Mis primeros 26 años de vida me dieron una educación privada en un colegio de monjas. Una licenciatura en Granada. Un postgrado en Benarés, becada por la Universidad de Colonia. Un doctorado iniciado en 28 países. Mucho Interrail. Trabajo como camarera en una bodega de pueblo. Estómago para limpiar las inmundicias de 400 pijos en una colonia infantil. Desvergüenza para administrar el papeleo (y los desfalcos) de una empresa de movimiento de tierras. Maña para cuidar nutrias en una piscifactoría en Graz. Paciencia para catalogar la biblioteca de una casa okupa en Zürich y fuerzas para recoger patatas desde las 6 de la mañana en una granja ecológica en algún lugar de la antigua Alemania del Este.

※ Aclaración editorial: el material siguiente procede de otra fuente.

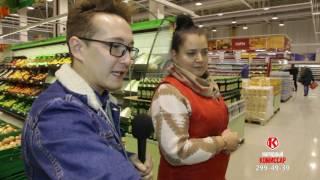 Народный Комиссар #49: Пятерочка в Голованово, Виват и морозы для УК/ТСЖ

¿Suficiente para una vida? Probablemente sí. Pero seguía viva y se me ocurrió inventarme raíces a la inversa. Soy una niña robada. Solo podía arraigar hacia adelante. Tuve una hija. Sola. Un pacto entre amigos. Tú pones el espermatozoide y yo me lo trago todo. Funcionó. 27 años de un vivir intenso. Un vivir que ha rellenado de anécdotas libretas, cartones y servilletas por este vicio mío de traducir a novela rusa todo lo que he vivido. A los 32 se me paró el reloj. Me quedé sin palabras. Me arrastró la vida insulsa y apareció el sufrimiento. Pero seguía viva y se me ocurrió…
PD: ¿Cuales serían nuestras ocurrencias si tuviéramos el poder de otear, por un agujerito, las confabulaciones del destino?